- Task requirements -
Output, unchanged, everything in the records below from the line containing "As the image" down to the line containing "45938 millimetres", including both of those lines. Give nothing else.

- Entries supplied -

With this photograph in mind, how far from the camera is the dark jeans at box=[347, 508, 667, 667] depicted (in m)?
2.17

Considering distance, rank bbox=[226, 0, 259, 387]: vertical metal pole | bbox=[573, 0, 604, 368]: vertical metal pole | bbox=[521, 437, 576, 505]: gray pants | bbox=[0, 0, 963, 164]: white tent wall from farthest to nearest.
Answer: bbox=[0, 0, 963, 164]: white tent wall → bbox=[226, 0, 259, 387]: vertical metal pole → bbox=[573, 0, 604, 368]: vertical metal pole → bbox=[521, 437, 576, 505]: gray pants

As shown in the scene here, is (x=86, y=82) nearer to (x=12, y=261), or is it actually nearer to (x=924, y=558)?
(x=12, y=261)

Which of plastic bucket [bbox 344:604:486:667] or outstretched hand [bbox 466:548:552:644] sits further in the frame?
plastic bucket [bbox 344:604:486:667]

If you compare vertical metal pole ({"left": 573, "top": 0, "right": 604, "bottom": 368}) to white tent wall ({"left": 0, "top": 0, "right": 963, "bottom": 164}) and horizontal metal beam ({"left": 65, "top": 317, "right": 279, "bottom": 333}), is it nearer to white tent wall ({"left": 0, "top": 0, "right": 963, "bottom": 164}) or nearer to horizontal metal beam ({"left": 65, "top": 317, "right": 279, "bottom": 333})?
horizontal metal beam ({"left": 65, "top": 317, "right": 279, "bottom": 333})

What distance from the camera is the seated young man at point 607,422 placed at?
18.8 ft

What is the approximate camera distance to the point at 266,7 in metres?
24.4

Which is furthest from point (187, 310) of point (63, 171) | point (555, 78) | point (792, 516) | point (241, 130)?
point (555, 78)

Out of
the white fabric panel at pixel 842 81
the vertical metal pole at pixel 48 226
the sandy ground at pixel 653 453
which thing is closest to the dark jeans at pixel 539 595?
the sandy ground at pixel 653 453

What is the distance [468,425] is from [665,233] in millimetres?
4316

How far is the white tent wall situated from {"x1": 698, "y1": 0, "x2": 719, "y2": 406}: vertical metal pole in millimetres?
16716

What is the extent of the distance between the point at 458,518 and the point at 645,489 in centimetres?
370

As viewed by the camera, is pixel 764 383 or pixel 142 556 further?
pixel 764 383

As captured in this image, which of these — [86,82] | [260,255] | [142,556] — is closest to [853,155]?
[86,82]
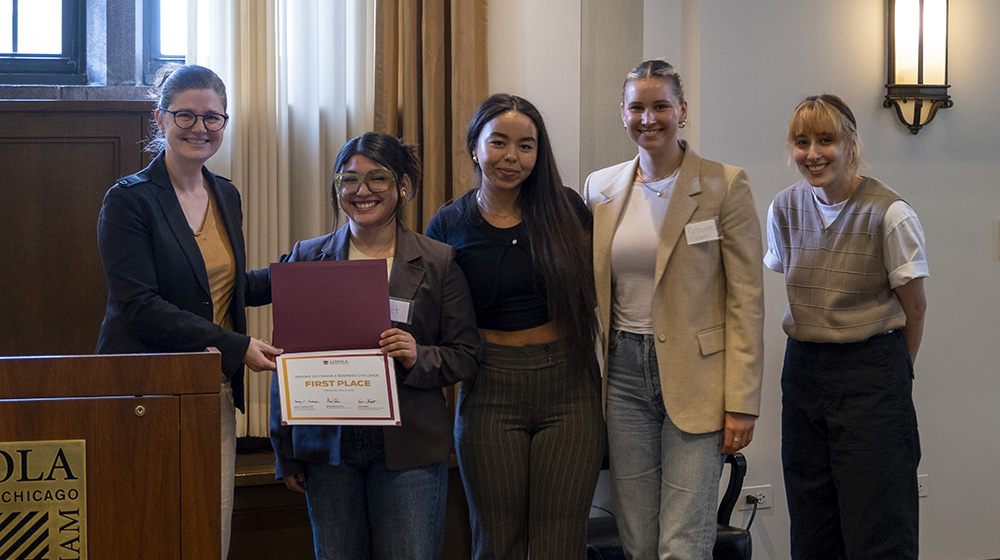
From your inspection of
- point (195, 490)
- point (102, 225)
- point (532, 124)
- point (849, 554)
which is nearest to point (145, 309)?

* * *

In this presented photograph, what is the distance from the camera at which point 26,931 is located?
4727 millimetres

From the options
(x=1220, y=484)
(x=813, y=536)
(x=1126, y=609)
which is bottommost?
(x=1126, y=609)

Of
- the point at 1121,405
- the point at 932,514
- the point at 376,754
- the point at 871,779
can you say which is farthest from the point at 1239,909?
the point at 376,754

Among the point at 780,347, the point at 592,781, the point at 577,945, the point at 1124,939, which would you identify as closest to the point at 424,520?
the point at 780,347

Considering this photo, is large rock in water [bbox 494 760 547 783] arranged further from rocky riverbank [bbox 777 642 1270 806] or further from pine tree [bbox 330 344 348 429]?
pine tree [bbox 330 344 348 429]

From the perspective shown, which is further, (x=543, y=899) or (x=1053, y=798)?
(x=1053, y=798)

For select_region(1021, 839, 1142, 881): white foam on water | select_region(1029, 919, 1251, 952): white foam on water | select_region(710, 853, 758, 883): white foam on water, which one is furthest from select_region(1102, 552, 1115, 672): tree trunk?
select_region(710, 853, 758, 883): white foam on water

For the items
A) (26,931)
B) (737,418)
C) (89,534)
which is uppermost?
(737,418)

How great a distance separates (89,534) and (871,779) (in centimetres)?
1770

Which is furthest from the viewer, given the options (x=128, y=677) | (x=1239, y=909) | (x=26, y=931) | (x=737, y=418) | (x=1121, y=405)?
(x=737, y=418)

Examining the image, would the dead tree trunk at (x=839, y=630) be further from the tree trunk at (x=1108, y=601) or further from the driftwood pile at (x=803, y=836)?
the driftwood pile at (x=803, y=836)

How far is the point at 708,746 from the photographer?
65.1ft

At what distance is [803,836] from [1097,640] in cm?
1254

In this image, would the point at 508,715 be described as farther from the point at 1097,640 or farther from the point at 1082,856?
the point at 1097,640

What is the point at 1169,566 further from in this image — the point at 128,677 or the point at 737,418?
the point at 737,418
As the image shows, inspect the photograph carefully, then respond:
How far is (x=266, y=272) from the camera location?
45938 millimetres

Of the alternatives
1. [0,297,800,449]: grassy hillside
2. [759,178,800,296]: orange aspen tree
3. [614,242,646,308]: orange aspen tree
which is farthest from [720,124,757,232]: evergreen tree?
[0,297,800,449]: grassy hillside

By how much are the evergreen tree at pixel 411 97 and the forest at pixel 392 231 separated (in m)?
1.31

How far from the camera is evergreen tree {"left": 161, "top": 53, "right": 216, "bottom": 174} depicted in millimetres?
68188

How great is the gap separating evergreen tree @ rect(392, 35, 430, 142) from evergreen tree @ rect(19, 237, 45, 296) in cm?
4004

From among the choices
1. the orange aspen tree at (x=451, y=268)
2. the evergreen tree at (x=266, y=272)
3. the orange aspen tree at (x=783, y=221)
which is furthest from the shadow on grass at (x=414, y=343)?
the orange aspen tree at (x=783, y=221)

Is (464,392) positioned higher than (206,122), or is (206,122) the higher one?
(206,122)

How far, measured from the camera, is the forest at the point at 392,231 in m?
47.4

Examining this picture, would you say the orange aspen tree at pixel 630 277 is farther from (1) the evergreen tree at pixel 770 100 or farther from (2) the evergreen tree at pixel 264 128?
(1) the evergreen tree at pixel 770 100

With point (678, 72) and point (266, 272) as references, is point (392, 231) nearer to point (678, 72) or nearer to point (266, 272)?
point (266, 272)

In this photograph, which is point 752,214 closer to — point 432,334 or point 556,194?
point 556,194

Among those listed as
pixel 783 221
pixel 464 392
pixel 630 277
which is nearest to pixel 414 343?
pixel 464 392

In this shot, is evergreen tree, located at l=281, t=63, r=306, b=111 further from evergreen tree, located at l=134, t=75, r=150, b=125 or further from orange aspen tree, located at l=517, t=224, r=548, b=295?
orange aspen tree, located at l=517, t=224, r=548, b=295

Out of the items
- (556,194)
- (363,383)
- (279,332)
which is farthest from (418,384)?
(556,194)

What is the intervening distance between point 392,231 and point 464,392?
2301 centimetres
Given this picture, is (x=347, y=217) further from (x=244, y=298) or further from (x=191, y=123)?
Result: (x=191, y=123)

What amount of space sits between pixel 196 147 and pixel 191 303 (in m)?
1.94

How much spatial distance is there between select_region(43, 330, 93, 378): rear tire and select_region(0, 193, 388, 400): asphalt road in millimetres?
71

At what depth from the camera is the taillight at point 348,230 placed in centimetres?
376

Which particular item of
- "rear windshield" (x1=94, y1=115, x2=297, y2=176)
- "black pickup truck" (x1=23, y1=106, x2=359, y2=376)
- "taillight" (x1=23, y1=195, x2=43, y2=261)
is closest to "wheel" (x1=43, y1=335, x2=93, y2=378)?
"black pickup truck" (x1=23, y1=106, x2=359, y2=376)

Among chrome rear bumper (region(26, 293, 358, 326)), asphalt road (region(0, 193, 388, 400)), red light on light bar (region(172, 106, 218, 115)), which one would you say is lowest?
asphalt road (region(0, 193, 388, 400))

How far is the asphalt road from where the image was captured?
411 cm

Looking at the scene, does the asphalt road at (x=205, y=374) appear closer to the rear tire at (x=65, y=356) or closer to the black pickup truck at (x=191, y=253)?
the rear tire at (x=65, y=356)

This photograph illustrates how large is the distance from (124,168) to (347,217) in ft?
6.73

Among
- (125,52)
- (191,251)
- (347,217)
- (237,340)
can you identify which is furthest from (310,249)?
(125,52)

* * *

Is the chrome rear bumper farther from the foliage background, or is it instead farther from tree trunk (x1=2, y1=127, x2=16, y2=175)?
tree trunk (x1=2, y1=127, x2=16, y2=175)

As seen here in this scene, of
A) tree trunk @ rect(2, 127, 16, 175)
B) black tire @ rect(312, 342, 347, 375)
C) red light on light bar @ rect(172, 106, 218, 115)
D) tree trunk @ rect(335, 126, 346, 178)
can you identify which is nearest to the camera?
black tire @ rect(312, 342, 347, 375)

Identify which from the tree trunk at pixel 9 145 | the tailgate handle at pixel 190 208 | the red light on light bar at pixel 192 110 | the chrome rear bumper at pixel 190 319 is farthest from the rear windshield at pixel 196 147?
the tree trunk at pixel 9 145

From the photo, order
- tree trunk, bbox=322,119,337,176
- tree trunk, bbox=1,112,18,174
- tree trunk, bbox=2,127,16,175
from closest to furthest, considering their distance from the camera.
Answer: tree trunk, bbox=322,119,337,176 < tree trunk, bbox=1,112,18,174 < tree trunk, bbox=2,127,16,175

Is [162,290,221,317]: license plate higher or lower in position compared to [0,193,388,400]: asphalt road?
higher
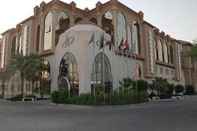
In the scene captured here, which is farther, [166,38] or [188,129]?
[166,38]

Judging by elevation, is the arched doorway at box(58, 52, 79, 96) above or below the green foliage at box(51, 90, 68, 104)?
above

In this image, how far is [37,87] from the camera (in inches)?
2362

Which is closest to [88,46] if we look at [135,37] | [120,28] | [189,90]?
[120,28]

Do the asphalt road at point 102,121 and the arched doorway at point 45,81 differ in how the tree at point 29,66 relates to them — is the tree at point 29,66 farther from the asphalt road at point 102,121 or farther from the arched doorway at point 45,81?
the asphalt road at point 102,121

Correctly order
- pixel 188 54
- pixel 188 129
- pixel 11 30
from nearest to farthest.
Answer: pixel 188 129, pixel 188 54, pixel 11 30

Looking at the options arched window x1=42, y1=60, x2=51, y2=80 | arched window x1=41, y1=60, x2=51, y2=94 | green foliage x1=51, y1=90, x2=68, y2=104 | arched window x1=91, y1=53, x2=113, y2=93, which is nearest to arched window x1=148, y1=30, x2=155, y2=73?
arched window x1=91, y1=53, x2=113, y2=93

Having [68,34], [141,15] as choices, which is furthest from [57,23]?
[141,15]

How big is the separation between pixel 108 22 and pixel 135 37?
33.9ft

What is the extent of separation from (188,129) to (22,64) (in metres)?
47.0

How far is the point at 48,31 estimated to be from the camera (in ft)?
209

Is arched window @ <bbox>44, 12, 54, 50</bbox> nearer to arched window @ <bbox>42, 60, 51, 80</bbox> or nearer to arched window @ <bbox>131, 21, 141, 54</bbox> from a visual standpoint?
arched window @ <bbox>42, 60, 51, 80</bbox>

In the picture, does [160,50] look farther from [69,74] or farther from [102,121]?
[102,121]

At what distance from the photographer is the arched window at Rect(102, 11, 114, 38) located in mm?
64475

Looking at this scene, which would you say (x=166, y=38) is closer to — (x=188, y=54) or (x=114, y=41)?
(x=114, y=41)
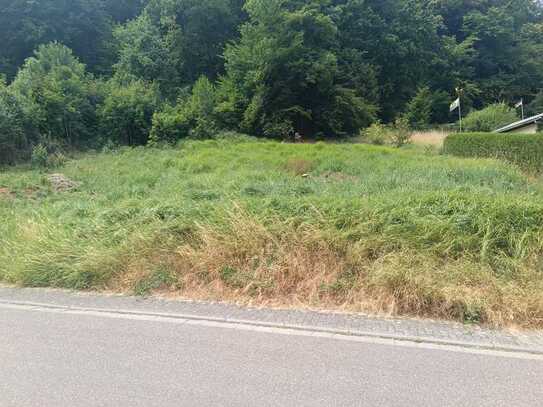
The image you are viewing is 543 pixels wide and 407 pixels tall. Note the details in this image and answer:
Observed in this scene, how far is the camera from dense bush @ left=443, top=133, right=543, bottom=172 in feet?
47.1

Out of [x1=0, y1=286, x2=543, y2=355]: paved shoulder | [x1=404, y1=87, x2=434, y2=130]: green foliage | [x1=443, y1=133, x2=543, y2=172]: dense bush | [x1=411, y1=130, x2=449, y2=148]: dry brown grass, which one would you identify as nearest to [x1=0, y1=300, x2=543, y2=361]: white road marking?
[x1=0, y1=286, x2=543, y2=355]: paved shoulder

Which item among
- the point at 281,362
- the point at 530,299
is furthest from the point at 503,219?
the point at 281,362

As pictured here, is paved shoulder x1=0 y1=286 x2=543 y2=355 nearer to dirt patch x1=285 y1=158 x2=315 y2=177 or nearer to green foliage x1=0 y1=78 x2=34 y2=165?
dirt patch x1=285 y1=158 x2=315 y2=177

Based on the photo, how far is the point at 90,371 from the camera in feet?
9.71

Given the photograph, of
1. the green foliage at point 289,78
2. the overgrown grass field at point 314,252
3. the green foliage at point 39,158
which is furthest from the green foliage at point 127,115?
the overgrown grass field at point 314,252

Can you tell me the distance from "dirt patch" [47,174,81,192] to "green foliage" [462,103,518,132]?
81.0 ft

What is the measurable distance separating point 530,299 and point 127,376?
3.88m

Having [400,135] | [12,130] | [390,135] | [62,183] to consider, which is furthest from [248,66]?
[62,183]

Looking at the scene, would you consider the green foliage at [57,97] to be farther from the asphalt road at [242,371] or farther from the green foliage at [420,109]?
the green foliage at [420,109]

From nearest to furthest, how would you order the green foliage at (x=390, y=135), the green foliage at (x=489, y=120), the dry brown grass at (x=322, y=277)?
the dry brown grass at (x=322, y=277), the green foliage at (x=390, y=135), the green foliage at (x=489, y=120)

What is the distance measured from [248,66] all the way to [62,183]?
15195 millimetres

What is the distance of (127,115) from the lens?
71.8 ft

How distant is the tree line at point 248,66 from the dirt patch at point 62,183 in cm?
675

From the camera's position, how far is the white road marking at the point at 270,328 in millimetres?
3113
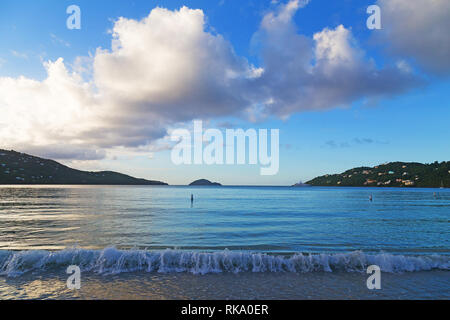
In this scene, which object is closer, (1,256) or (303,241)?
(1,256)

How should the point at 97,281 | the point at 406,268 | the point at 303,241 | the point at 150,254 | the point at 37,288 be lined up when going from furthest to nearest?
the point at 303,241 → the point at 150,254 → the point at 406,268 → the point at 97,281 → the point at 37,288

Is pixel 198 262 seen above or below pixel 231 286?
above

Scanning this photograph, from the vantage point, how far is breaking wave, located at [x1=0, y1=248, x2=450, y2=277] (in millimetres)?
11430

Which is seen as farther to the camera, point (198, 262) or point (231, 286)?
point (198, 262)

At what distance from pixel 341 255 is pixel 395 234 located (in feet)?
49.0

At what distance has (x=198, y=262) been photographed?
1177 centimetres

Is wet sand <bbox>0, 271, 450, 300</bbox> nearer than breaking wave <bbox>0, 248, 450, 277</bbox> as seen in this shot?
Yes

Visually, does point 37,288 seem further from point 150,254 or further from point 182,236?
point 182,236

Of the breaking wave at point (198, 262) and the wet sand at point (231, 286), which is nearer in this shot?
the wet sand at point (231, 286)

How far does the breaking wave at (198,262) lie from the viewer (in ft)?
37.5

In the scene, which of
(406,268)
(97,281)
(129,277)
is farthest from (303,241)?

- Correct output -
As the image shows, inspect the photograph carefully, then respond:
How far is (x=266, y=272) from the camera location?
45938 millimetres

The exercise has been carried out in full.